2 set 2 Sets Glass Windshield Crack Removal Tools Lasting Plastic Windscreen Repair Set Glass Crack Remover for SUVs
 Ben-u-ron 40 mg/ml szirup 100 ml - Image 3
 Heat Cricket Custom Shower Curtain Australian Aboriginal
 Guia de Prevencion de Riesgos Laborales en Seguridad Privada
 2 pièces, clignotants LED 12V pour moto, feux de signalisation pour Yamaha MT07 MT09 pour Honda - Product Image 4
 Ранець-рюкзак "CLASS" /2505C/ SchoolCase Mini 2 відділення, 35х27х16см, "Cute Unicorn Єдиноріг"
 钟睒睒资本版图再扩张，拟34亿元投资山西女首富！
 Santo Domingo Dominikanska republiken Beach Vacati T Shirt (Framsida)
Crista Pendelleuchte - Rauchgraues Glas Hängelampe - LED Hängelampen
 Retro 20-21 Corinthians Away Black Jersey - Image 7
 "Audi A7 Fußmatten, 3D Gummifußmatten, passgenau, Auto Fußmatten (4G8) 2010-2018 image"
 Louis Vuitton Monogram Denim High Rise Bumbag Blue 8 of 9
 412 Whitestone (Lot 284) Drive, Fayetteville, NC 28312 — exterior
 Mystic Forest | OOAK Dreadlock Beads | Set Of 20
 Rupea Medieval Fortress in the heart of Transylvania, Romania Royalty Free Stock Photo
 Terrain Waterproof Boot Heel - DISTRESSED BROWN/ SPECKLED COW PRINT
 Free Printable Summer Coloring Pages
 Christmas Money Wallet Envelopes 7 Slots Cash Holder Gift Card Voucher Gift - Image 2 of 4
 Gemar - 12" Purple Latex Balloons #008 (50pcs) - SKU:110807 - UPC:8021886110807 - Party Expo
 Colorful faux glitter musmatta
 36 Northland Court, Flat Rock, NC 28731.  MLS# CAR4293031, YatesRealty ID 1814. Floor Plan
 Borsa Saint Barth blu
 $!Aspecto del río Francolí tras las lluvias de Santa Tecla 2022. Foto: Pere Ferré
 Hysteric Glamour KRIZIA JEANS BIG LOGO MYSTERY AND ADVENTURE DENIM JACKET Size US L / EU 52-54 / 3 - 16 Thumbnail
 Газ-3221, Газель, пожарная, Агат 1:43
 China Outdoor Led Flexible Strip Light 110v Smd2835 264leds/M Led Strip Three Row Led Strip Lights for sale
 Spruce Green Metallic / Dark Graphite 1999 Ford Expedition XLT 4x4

= = = =

ACTIVITY
Return from the data every line that holds "Free".

EXERCISE SOLUTION
 Rupea Medieval Fortress in the heart of Transylvania, Romania Royalty Free Stock Photo
 Free Printable Summer Coloring Pages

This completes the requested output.